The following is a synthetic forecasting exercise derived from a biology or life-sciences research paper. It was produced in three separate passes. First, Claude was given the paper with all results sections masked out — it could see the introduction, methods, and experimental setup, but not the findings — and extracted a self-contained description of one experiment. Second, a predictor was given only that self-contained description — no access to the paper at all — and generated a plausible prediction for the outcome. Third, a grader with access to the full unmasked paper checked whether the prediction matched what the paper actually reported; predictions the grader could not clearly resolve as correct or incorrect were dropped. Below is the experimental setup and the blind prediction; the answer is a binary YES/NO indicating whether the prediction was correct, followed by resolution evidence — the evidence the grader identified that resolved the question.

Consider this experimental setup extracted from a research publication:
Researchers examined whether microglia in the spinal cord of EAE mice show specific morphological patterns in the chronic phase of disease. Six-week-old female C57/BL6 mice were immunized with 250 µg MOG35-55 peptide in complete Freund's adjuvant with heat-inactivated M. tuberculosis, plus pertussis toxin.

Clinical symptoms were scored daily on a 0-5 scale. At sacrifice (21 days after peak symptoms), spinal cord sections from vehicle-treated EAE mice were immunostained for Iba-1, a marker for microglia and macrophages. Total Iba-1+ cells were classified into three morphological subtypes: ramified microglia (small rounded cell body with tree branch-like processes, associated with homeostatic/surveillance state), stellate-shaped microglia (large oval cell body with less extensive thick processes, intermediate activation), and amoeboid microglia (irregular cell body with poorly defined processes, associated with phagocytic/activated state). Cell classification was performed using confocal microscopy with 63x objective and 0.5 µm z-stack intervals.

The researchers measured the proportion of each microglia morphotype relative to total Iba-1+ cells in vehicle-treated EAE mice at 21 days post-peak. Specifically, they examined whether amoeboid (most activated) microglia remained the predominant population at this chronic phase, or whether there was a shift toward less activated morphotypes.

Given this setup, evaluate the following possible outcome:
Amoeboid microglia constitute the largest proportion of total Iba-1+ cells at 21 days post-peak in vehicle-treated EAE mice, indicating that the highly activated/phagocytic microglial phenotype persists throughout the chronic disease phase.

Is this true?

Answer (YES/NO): NO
———
Using the records above, write out exactly the lines between the one holding "Clinical symptoms were" and the one holding "Given this setup, evaluate", inclusive; leave everything else out.

● ANSWER FOR THIS EXERCISE
Clinical symptoms were scored daily on a 0-5 scale. At sacrifice (21 days after peak symptoms), spinal cord sections from vehicle-treated EAE mice were immunostained for Iba-1, a marker for microglia and macrophages. Total Iba-1+ cells were classified into three morphological subtypes: ramified microglia (small rounded cell body with tree branch-like processes, associated with homeostatic/surveillance state), stellate-shaped microglia (large oval cell body with less extensive thick processes, intermediate activation), and amoeboid microglia (irregular cell body with poorly defined processes, associated with phagocytic/activated state). Cell classification was performed using confocal microscopy with 63x objective and 0.5 µm z-stack intervals.

The researchers measured the proportion of each microglia morphotype relative to total Iba-1+ cells in vehicle-treated EAE mice at 21 days post-peak. Specifically, they examined whether amoeboid (most activated) microglia remained the predominant population at this chronic phase, or whether there was a shift toward less activated morphotypes.

Given this setup, evaluate the following possible outcome:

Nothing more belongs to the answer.